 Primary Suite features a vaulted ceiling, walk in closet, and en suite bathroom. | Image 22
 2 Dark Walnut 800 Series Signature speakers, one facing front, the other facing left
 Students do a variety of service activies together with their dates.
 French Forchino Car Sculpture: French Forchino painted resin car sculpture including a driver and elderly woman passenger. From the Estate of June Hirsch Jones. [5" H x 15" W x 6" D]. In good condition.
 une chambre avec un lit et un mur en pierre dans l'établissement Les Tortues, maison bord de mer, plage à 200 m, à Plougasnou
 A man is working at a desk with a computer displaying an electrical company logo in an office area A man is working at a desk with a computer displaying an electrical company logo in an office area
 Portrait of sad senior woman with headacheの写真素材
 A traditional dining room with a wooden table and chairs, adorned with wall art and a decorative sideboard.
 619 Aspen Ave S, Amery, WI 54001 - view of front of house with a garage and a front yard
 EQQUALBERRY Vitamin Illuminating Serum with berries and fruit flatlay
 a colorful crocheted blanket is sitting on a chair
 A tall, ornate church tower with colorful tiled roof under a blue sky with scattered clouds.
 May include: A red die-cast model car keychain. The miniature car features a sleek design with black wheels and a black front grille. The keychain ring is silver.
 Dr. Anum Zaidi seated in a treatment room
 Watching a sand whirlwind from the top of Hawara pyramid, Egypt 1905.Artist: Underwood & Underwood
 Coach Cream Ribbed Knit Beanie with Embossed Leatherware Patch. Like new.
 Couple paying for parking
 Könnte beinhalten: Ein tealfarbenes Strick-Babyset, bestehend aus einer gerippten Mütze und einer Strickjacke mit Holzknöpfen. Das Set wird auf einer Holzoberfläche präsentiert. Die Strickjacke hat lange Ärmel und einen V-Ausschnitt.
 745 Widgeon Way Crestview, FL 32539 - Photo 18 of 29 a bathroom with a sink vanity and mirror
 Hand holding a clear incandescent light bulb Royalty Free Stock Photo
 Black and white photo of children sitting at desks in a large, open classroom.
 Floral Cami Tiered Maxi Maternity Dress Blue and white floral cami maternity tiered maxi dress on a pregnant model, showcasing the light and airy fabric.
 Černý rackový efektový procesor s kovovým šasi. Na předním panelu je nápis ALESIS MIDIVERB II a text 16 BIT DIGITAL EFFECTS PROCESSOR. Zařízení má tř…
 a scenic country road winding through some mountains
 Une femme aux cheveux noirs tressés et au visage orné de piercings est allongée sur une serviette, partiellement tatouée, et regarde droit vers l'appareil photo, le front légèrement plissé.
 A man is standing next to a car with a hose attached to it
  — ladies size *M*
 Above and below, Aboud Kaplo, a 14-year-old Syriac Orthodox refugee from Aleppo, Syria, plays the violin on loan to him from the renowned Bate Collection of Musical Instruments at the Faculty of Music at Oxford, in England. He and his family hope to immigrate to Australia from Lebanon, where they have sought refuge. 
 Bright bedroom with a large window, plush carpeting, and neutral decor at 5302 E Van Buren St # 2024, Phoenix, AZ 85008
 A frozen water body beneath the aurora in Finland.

◆ ◆ ◆

How to complete this task:
Each entry above needs to be output exactly.

Answer for the task:
 Primary Suite features a vaulted ceiling, walk in closet, and en suite bathroom. | Image 22
 2 Dark Walnut 800 Series Signature speakers, one facing front, the other facing left
 Students do a variety of service activies together with their dates.
 French Forchino Car Sculpture: French Forchino painted resin car sculpture including a driver and elderly woman passenger. From the Estate of June Hirsch Jones. [5" H x 15" W x 6" D]. In good condition.
 une chambre avec un lit et un mur en pierre dans l'établissement Les Tortues, maison bord de mer, plage à 200 m, à Plougasnou
 A man is working at a desk with a computer displaying an electrical company logo in an office area A man is working at a desk with a computer displaying an electrical company logo in an office area
 Portrait of sad senior woman with headacheの写真素材
 A traditional dining room with a wooden table and chairs, adorned with wall art and a decorative sideboard.
 619 Aspen Ave S, Amery, WI 54001 - view of front of house with a garage and a front yard
 EQQUALBERRY Vitamin Illuminating Serum with berries and fruit flatlay
 a colorful crocheted blanket is sitting on a chair
 A tall, ornate church tower with colorful tiled roof under a blue sky with scattered clouds.
 May include: A red die-cast model car keychain. The miniature car features a sleek design with black wheels and a black front grille. The keychain ring is silver.
 Dr. Anum Zaidi seated in a treatment room
 Watching a sand whirlwind from the top of Hawara pyramid, Egypt 1905.Artist: Underwood & Underwood
 Coach Cream Ribbed Knit Beanie with Embossed Leatherware Patch. Like new.
 Couple paying for parking
 Könnte beinhalten: Ein tealfarbenes Strick-Babyset, bestehend aus einer gerippten Mütze und einer Strickjacke mit Holzknöpfen. Das Set wird auf einer Holzoberfläche präsentiert. Die Strickjacke hat lange Ärmel und einen V-Ausschnitt.
 745 Widgeon Way Crestview, FL 32539 - Photo 18 of 29 a bathroom with a sink vanity and mirror
 Hand holding a clear incandescent light bulb Royalty Free Stock Photo
 Black and white photo of children sitting at desks in a large, open classroom.
 Floral Cami Tiered Maxi Maternity Dress Blue and white floral cami maternity tiered maxi dress on a pregnant model, showcasing the light and airy fabric.
 Černý rackový efektový procesor s kovovým šasi. Na předním panelu je nápis ALESIS MIDIVERB II a text 16 BIT DIGITAL EFFECTS PROCESSOR. Zařízení má tř…
 a scenic country road winding through some mountains
 Une femme aux cheveux noirs tressés et au visage orné de piercings est allongée sur une serviette, partiellement tatouée, et regarde droit vers l'appareil photo, le front légèrement plissé.
 A man is standing next to a car with a hose attached to it
  — ladies size *M*
 Above and below, Aboud Kaplo, a 14-year-old Syriac Orthodox refugee from Aleppo, Syria, plays the violin on loan to him from the renowned Bate Collection of Musical Instruments at the Faculty of Music at Oxford, in England. He and his family hope to immigrate to Australia from Lebanon, where they have sought refuge. 
 Bright bedroom with a large window, plush carpeting, and neutral decor at 5302 E Van Buren St # 2024, Phoenix, AZ 85008
 A frozen water body beneath the aurora in Finland.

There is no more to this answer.